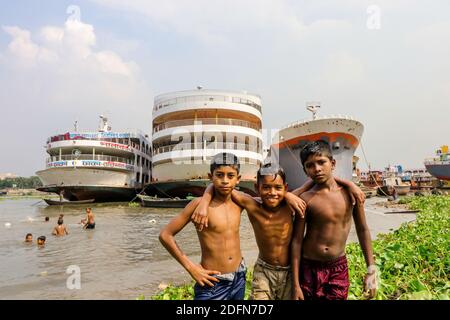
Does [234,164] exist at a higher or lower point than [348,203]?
higher

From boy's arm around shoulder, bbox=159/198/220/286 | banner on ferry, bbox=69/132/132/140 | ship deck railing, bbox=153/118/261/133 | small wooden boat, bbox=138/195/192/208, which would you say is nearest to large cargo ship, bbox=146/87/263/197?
ship deck railing, bbox=153/118/261/133

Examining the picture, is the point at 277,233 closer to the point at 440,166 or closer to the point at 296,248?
the point at 296,248

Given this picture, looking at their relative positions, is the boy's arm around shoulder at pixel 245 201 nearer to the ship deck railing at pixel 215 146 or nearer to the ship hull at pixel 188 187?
the ship hull at pixel 188 187

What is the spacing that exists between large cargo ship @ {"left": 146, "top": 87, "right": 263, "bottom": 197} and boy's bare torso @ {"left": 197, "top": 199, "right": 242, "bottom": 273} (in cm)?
2067

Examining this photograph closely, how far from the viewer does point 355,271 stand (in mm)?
4469

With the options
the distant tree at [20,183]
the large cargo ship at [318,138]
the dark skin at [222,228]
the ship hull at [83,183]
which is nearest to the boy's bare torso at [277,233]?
the dark skin at [222,228]

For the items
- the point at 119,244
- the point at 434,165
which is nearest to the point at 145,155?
the point at 119,244

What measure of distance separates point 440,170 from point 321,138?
32.9 metres

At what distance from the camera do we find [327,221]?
102 inches

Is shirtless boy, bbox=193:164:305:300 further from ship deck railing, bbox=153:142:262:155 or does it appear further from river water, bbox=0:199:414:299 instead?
ship deck railing, bbox=153:142:262:155

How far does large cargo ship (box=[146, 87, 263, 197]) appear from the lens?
24.3 meters
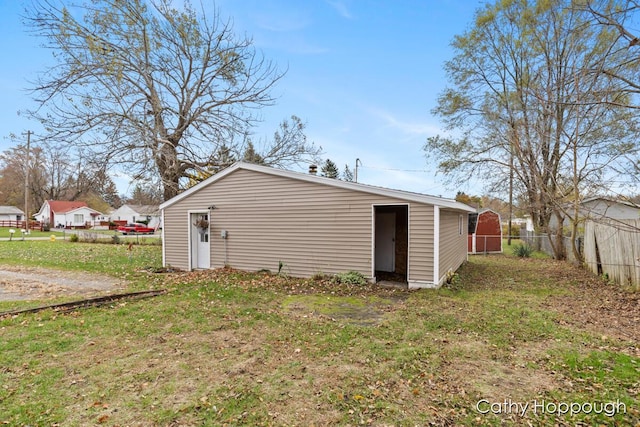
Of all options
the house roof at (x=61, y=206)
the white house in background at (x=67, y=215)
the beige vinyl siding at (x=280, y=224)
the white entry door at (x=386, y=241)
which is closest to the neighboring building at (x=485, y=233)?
the white entry door at (x=386, y=241)

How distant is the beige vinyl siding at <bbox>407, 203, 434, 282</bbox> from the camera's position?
7.64m

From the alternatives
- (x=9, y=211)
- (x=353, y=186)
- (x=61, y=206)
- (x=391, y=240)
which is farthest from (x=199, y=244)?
(x=9, y=211)

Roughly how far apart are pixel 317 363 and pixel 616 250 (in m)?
8.63

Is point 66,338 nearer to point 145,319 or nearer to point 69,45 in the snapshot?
point 145,319

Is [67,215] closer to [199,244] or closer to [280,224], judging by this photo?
[199,244]

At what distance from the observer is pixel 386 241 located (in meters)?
10.5

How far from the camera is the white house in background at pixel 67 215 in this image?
40.3 metres

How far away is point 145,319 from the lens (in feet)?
18.1

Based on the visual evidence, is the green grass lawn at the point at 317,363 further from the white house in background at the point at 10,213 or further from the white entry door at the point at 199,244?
the white house in background at the point at 10,213

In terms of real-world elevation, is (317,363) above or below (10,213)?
below

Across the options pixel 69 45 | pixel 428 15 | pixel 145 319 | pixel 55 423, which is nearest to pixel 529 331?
pixel 55 423

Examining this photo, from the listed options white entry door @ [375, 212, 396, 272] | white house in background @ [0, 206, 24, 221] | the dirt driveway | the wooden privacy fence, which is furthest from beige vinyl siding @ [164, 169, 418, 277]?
white house in background @ [0, 206, 24, 221]

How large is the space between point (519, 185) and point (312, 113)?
1036cm

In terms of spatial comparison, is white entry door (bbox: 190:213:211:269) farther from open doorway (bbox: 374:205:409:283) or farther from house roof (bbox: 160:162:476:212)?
open doorway (bbox: 374:205:409:283)
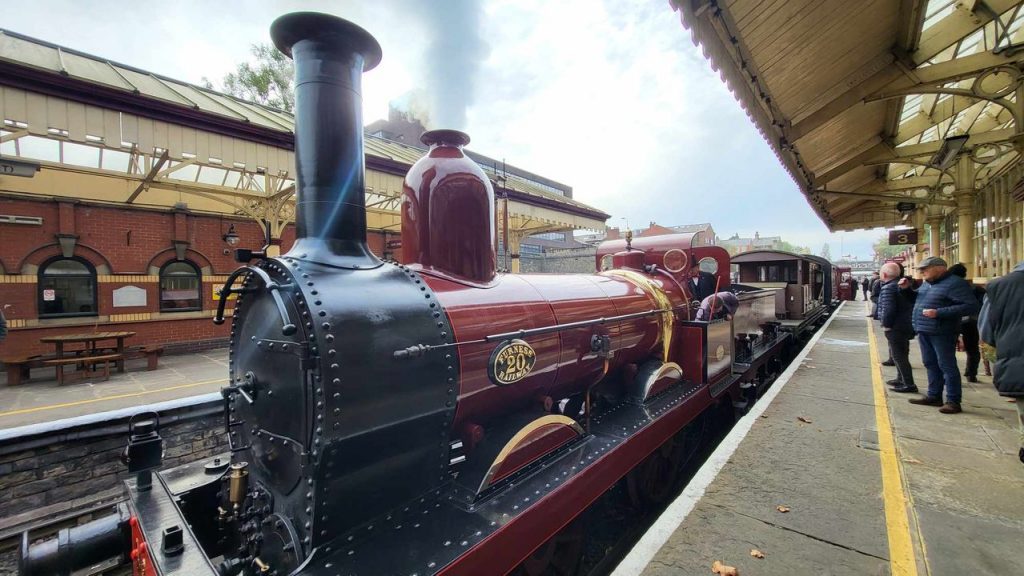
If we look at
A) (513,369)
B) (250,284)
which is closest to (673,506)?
(513,369)

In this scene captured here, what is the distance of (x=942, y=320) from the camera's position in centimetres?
454

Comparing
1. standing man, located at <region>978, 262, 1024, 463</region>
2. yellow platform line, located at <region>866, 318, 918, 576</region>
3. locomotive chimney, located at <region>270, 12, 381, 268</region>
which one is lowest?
yellow platform line, located at <region>866, 318, 918, 576</region>

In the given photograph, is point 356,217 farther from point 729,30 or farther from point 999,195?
point 999,195

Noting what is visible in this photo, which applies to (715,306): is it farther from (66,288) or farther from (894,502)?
(66,288)

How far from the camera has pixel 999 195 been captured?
7.78 metres

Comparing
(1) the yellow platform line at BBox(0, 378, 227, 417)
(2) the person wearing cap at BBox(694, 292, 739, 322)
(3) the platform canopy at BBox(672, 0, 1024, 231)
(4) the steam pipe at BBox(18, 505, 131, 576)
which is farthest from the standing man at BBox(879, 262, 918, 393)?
(1) the yellow platform line at BBox(0, 378, 227, 417)

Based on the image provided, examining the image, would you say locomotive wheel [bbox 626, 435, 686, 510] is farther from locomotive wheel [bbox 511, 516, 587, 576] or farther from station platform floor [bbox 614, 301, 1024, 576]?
locomotive wheel [bbox 511, 516, 587, 576]

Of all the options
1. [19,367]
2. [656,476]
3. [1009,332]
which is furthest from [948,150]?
[19,367]

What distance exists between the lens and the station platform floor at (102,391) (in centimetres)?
617

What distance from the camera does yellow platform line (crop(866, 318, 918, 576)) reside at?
217 cm

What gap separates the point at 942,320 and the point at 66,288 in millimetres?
15506

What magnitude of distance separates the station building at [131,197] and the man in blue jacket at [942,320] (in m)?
4.89

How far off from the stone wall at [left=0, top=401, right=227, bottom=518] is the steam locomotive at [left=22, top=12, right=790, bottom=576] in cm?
153

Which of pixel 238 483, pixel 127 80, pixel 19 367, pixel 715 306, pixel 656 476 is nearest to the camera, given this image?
pixel 238 483
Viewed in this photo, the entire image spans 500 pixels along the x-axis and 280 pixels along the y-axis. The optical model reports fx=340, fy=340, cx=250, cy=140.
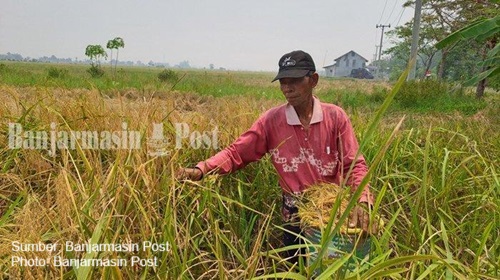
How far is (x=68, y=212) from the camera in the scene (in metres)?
1.07

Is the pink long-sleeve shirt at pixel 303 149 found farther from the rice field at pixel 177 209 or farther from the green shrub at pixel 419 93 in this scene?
the green shrub at pixel 419 93

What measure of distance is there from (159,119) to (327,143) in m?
0.99

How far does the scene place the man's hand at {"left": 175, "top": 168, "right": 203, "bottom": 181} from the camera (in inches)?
56.8

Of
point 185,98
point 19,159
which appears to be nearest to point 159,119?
point 19,159

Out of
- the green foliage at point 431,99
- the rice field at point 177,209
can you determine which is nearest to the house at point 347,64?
the green foliage at point 431,99

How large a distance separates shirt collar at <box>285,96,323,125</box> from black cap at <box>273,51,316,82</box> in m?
0.17

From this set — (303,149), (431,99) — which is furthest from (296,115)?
(431,99)

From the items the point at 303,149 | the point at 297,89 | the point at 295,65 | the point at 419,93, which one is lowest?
the point at 303,149

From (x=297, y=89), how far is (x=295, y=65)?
0.38 ft

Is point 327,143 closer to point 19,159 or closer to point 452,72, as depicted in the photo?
point 19,159

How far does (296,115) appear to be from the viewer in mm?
1714

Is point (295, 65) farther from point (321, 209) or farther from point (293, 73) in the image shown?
point (321, 209)

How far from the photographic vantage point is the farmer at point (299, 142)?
162 centimetres

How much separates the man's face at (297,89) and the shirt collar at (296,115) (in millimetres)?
54
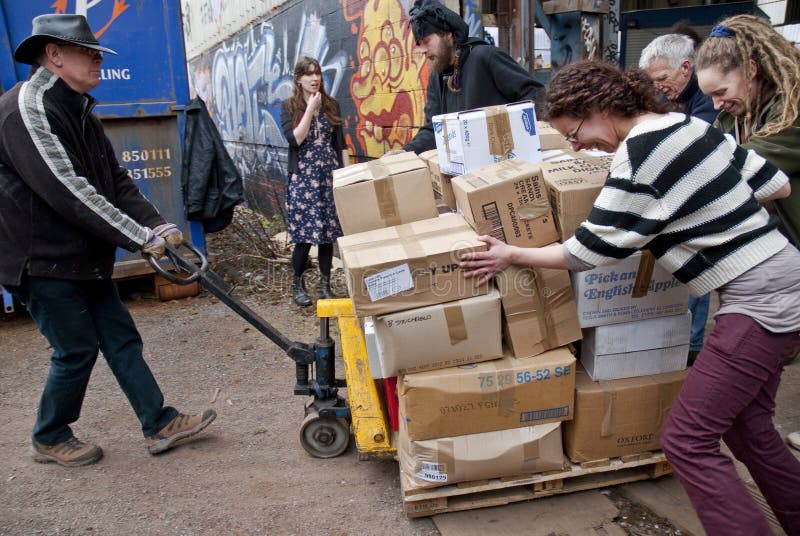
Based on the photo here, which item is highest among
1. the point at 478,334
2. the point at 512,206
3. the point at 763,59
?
the point at 763,59

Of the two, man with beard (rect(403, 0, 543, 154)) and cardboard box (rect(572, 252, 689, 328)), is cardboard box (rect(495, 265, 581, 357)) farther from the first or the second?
man with beard (rect(403, 0, 543, 154))

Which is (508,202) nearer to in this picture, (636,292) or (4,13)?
(636,292)

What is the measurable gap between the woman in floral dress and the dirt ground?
110 cm

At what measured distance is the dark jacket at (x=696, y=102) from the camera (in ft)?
11.0

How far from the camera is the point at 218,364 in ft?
14.7

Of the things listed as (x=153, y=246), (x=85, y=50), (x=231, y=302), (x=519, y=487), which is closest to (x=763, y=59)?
(x=519, y=487)

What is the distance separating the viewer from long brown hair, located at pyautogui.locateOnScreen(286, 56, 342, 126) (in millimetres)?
5066

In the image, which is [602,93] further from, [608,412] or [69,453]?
[69,453]

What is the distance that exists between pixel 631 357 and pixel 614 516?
652 mm

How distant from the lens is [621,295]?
2508 mm

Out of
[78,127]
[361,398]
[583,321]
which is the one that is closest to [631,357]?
Answer: [583,321]

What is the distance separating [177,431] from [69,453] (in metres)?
0.52

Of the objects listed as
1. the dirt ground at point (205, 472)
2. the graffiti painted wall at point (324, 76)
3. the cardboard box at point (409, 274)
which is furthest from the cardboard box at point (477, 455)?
the graffiti painted wall at point (324, 76)

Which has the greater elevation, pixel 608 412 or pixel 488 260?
pixel 488 260
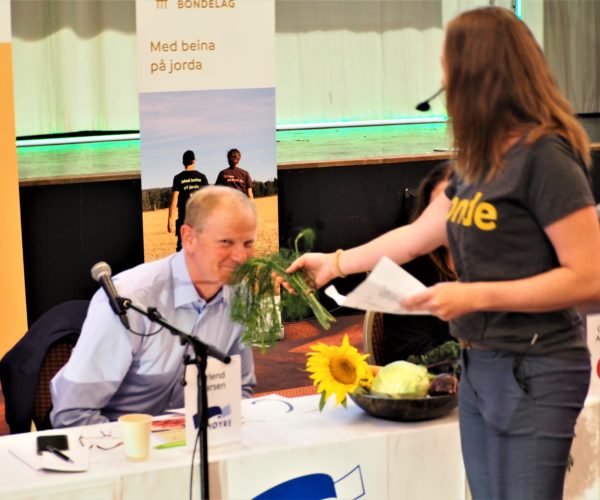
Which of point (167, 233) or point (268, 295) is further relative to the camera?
point (167, 233)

**WRITTEN EXERCISE:** Starting at the line that contains "What is the distance that", please write out every line to the end of the entries, inclusive, copied exactly and with pictures omitted.

**THE SOLUTION:**
What is the distance that exists between pixel 631 357 and pixel 614 516?
652 mm

How distant from the lens is [621,295]?
2508 mm

Out of
[78,127]
[361,398]
[583,321]
which is the one that is closest to [631,357]?
Answer: [583,321]

What is the distance separating [177,431] from [69,453] (in metres)?
0.52

Of the objects listed as
1. the dirt ground at point (205, 472)
2. the graffiti painted wall at point (324, 76)
3. the cardboard box at point (409, 274)
which is furthest from the cardboard box at point (477, 455)?
the graffiti painted wall at point (324, 76)

Which has the greater elevation, pixel 608 412 or pixel 488 260?
pixel 488 260
Which of point (167, 233) or point (268, 295) is further relative to the camera?
point (167, 233)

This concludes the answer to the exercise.